Claim
descriptive

When healthy adults are severely sleep-deprived, women show larger increases in certain immune cells—lymphocytes, CD4, and CD8 T-cells—than men, suggesting sex-based differences in how the immune system reacts to sleep loss.

Claim Context

Scientific statement

The immune response to sleep restriction differs by sex, with females showing greater increases in lymphocyte, CD4 T-cell, and CD8 T-cell counts compared to males under the same sleep restriction conditions.

Original statement
Sex-differential effects were found for lymphocyte, basophil, CD4 T-cell, and CD8 T-cell counts (p < 0.05 for condition*sex interaction). Pairwise comparisons by sex between conditions revealed that differences in these variables were present only in females but not in males.

Evidence from Studies

No evidence studies found yet.

What Would Prove This

Per GRADE and EBM methodology, here is what ideal scientific evidence would look like to definitively prove or disprove this claim, ordered from strongest to weakest.

1
Systematic Reviews & Meta-Analyses

Whether sex differences in lymphocyte, CD4, and CD8 T-cell responses to sleep restriction are consistent across studies and populations.
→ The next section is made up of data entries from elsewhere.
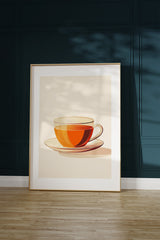 Black Tea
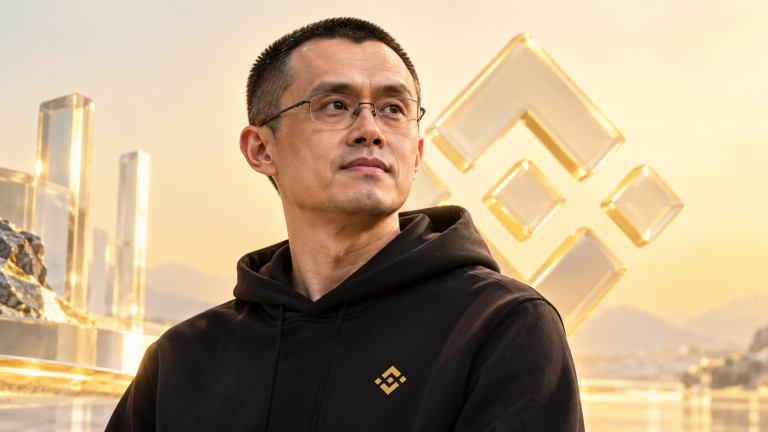 Влиять, не руководя: чем CZ занят после тюрьмы и ухода с поста главы Binance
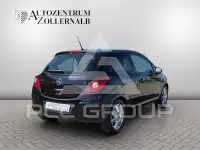 2007 Opel Corsa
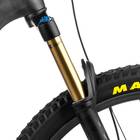 Orbea Rise M-Ltd 2023 Fox Float 34 Factory Forks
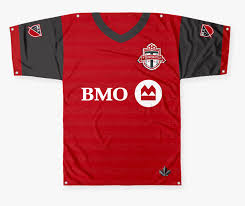 Today the club plays in the american major league soccer and is considered to be pretty strong and competitive. Transparent Toronto Fc Logo Png Toronto Fc Jersey Png Download Transparent Png Image Pngitem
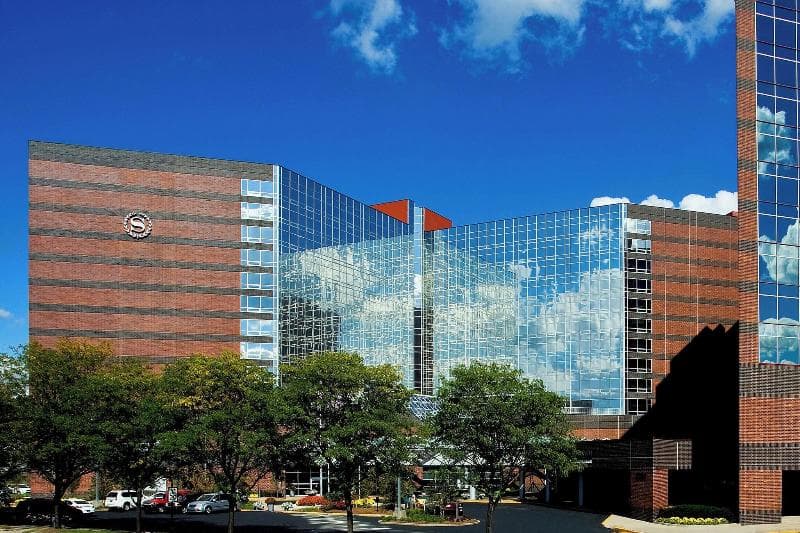 Sheraton Indianapolis Hotel At Keystone Crossing, photo 1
A systematic review and meta-analysis of all RCTs and controlled trials measuring sex-stratified changes in lymphocyte, CD4, and CD8 T-cell counts during 4–5 nights of sleep restriction (≤4 h/night) in healthy adults.

2
Randomized Controlled Trials
In Evidence

That sex differences in immune cell responses to sleep restriction are reproducible in a larger, sex-balanced sample.

A double-blind RCT with 300 healthy adults (150 female, 150 male) aged 20–55, randomized to 5 nights of 4-h sleep opportunity or 8-h control sleep, with serial measurements of lymphocyte, CD4, and CD8 T-cell counts, stratified by sex.

3
Cohort Studies

Whether women with chronic short sleep show greater long-term immune activation than men.

A prospective cohort study following 2,000 adults (1,000 female, 1,000 male) for 5 years, measuring annual sleep duration and quarterly lymphocyte, CD4, and CD8 T-cell counts, with hormonal status assessed in females.

4
Case-Control Studies

Whether women with autoimmune diseases are more likely to have a history of chronic sleep restriction than men with the same diseases.

A case-control study comparing 200 women and 200 men with autoimmune disease, assessing prior exposure to chronic sleep restriction (≥3 nights/week of ≤5 h sleep for ≥1 year) via structured interviews.

5
Cross-Sectional Studies

Whether women reporting frequent short sleep have higher lymphocyte and CD4/CD8 T-cell counts than men reporting the same sleep patterns.

A cross-sectional analysis of 6,000 adults in a national health survey, comparing lymphocyte, CD4, and CD8 T-cell counts between men and women reporting ≤5 h sleep/night, adjusting for age, BMI, and medications.